Businesses should also hold tabletop exercises to simulate risk scenarios, including IT outages and potential cyber threats, Mehta said.

Companies that back up data regularly were likely less impacted by the CrowdStrike outage, according to Victor Zyamzin, chief business officer of security company Qrator Labs. “Another suggestion for companies, and we’ve been saying that again and again for decades, is that you should have some backup procedure applied, running and regularly tested,” he said.

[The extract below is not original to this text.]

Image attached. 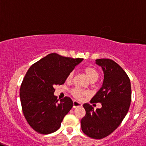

Review vendor and insurance contracts

For any vendor with a significant impact on company operations , MacDonald said companies can review their contracts and look for clauses indicating the vendors must provide reliable and stable software.

“That’s where you may have an advantage to say, if an update causes an outage, is there a clause in the contract that would cover that?” he said.

If it doesn’t, tech leaders can aim to negotiate a discount serving as a form of compensation at renewal time, MacDonald added.

The outage also highlights the importance of insurance in providing companies with bottom-line protection against cyber risks, said Peter Halprin, a partner with law firm Haynes Boone focused on cyber insurance.

This coverage can include protection against business income losses, such as those associated with an outage, whether caused by the insured company or a service provider, Halprin said.

Weigh the advantages and disadvantages of the various platforms

The CrowdStrike update affected only devices running Microsoft Windows-based systems , prompting fresh questions over whether enterprises should rely on Windows computers.

CrowdStrike runs on Windows devices through access to the kernel, the part of an operating system containing a computer’s core functions. That’s not the same for Apple ’s Mac operating system and Linux, which don’t allow the same level of access, said Mehta.

Some businesses have converted to Chromebooks , simple laptops developed by Alphabet -owned Google that run on the Chrome operating system . “Not all of them require deeper access to things,” Mehta said. “What are you doing on your laptop that actually requires Windows?”